There is yet another reason for optimism, and it has to do with corporate profit margins (the difference between prices and costs). These had been increasing slowly as a result of the growing monopolization of the US economy, but since the start of the covid-19 crisis they have skyrocketed. As the economy comes out of the pandemic (and, hopefully, the war), those margins are expected to decline, moderating inflation. It is true that wages have been growing faster than before the pandemic for some time, but that is a good thing after the huge secular increase in inequality that has taken place, compounded by the recent decline in the (deflated) real wages of workers.

The Roosevelt Institute report also refutes the argument that current inflation is due to overspending during the pandemic and that bringing it down requires a long period of high unemployment. Demand inflation occurs when aggregate demand exceeds potential aggregate supply. But, in general, it is not what has happened. Instead, the pandemic led to numerous sectoral supply constraints and demand shifts, which (in combination with asymmetric adjustments) were the main drivers of price increases.

For example, today the US population is lower than the pre-pandemic projections. Trump-era policies for covid-19 not only contributed to the loss of more than a million people in the United States (and that’s just the official figure), but also reduced immigration, due to the presence of new restrictions and a less welcoming and more xenophobic environment. What caused rents to rise was not that there was a large increase in demand for housing, but rather that the spread of telecommuting led to changes in preferences (particularly among knowledge workers) regarding location of residence. With the relocation of many professionals, the cost of renting or buying a home increased in some areas and decreased in others. But the increase in the former was greater than the decrease in the latter; so demand shifts contributed to headline inflation figures.

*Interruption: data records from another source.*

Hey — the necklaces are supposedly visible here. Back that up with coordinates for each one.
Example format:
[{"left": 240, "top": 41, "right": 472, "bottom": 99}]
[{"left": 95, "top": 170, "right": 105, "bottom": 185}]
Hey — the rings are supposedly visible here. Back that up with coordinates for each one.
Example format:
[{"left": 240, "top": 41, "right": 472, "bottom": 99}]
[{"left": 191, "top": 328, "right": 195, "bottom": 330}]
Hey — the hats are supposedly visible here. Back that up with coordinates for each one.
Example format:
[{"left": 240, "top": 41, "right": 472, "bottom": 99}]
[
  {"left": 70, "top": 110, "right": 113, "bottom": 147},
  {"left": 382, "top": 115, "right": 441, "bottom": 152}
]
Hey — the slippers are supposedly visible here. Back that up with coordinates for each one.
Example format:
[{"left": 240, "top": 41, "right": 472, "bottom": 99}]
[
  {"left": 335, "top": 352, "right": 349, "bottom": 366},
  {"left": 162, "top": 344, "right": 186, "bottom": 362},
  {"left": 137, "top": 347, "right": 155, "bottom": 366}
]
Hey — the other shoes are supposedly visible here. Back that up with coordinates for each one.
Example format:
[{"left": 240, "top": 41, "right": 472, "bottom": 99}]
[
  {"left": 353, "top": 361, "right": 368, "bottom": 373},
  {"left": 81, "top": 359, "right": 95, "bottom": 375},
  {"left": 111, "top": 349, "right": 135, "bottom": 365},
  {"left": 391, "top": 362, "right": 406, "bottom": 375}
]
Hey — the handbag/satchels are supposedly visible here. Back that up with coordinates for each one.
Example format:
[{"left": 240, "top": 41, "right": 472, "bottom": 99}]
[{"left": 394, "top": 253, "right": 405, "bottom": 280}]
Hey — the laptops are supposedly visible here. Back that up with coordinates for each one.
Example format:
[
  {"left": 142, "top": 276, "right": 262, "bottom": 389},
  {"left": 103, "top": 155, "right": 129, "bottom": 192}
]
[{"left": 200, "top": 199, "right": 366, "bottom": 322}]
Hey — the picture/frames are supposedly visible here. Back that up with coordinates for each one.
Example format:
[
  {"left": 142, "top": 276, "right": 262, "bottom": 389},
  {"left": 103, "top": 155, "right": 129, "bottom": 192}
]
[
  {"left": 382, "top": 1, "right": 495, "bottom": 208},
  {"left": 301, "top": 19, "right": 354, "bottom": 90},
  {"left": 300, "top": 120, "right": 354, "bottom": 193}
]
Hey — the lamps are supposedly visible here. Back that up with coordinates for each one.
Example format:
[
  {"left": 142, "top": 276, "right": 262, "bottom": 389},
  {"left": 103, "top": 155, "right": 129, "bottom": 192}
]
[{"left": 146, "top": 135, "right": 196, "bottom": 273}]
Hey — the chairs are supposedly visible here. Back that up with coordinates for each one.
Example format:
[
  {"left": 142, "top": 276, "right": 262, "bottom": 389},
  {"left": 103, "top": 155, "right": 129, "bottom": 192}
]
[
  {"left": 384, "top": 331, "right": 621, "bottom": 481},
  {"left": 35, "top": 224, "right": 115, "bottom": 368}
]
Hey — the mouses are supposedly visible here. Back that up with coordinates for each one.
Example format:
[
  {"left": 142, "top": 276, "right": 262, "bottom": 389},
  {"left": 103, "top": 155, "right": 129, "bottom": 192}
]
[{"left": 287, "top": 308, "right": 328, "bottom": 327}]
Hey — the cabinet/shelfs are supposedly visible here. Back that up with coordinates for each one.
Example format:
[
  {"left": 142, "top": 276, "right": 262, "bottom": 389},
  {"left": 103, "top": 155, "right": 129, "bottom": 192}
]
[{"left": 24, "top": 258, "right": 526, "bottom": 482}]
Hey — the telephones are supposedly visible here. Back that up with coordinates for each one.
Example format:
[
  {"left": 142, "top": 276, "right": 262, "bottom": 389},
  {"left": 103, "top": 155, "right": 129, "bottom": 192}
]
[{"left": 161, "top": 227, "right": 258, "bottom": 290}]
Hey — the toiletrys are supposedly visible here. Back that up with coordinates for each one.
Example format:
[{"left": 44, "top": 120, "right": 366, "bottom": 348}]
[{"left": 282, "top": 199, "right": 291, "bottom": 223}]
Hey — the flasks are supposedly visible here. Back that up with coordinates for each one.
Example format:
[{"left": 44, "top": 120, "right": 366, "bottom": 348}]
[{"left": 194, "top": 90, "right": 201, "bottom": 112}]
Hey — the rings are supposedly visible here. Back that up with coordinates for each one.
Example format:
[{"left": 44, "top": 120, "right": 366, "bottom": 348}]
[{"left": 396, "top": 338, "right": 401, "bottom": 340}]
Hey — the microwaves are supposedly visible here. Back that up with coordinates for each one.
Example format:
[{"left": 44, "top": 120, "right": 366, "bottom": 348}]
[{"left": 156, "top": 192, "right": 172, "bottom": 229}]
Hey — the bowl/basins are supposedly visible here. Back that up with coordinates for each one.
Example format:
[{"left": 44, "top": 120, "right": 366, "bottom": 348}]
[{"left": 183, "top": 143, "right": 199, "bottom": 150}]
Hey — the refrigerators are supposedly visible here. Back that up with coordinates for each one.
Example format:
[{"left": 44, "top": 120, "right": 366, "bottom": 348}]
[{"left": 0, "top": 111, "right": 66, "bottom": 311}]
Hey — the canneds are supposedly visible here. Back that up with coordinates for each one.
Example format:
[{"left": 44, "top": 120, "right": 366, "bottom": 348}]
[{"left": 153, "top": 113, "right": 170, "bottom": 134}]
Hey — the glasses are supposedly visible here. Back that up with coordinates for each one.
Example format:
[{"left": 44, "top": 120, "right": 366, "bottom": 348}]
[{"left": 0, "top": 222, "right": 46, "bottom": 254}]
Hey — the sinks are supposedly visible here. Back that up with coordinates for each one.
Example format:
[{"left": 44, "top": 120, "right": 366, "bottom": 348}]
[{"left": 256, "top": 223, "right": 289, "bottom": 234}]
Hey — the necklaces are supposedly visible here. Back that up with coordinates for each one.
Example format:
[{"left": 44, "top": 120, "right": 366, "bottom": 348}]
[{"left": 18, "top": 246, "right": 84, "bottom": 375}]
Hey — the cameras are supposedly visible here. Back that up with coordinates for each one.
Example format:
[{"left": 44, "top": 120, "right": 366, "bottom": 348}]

Let us return to the main question at hand. Will higher interest rates increase the supply of semiconductors for cars, or oil (as if they will somehow convince MBS to produce more)? Will they lower the price of food (except for causing a global drop in income of such magnitude that people have to adjust their diets)? Of course not. Conversely, raising interest rates will make it even more difficult to mobilize investment that can ease supply constraints. And as the Roosevelt Institute report and an earlier one I wrote with Anton Korinek for the Brookings Institution show, there are many other ways that rising money prices can add to inflationary pressures.

It is more likely to control this inflation with well-targeted fiscal policies and other more specific measures than with indiscriminate and potentially counterproductive monetary policies. The appropriate response to high food prices, for example, is to reverse the old policy of farm price support whereby farmers are paid not to produce when they should be encouraged to produce more.

Likewise, the appropriate response to price increases derived from excessive market power is to better enforce competition law; and the answer to rising rents for poor families is to encourage investment in new housing, while raising interest rates will have just the opposite effect. If there were labor shortages—a context in which the typical signal is for real wages to rise, the opposite of what we are seeing—the response should include more childcare provision, pro-immigration policies, and wage-boosting measures. and improve working conditions.

After more than a decade of meager interest rates, it makes sense to “normalize” them. But raising rates more than necessary in a quixotic attempt to control inflation in a short time will not only cause suffering now, but will leave lasting scars, especially among those least able to bear the effects of ill-advised policies such as these. . By contrast, most of the fiscal and other responses described here would deliver long-term social benefits, even if inflation ultimately turns out to be lower than anticipated. The phrase of the psychologist Abraham Maslow is well known according to which, “if all you have is a hammer, all problems look like nails to you”. The fact that the US Federal Reserve has a hammer does not mean that it has to go out and destroy the economy with a hammer.